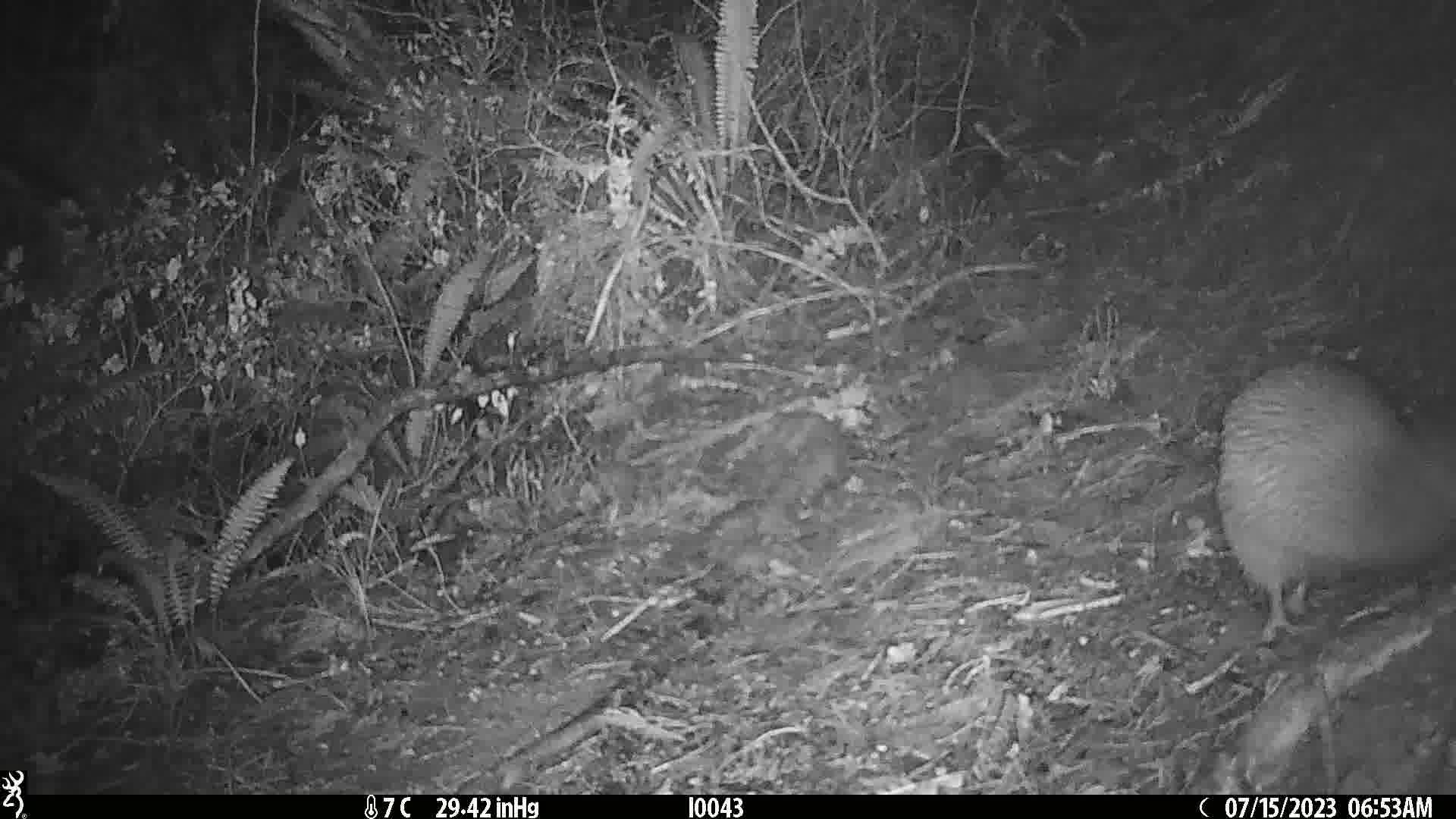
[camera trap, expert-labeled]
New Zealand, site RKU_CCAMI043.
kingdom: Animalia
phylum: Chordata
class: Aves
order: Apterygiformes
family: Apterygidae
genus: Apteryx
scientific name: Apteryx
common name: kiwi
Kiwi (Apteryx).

Work to be completed: Repeat the listing above in full, exactly, and omit its pictures.

Answer below:
[camera trap, expert-labeled]
New Zealand, site RKU_CCAMI043.
kingdom: Animalia
phylum: Chordata
class: Aves
order: Apterygiformes
family: Apterygidae
genus: Apteryx
scientific name: Apteryx
common name: kiwi
Kiwi (Apteryx).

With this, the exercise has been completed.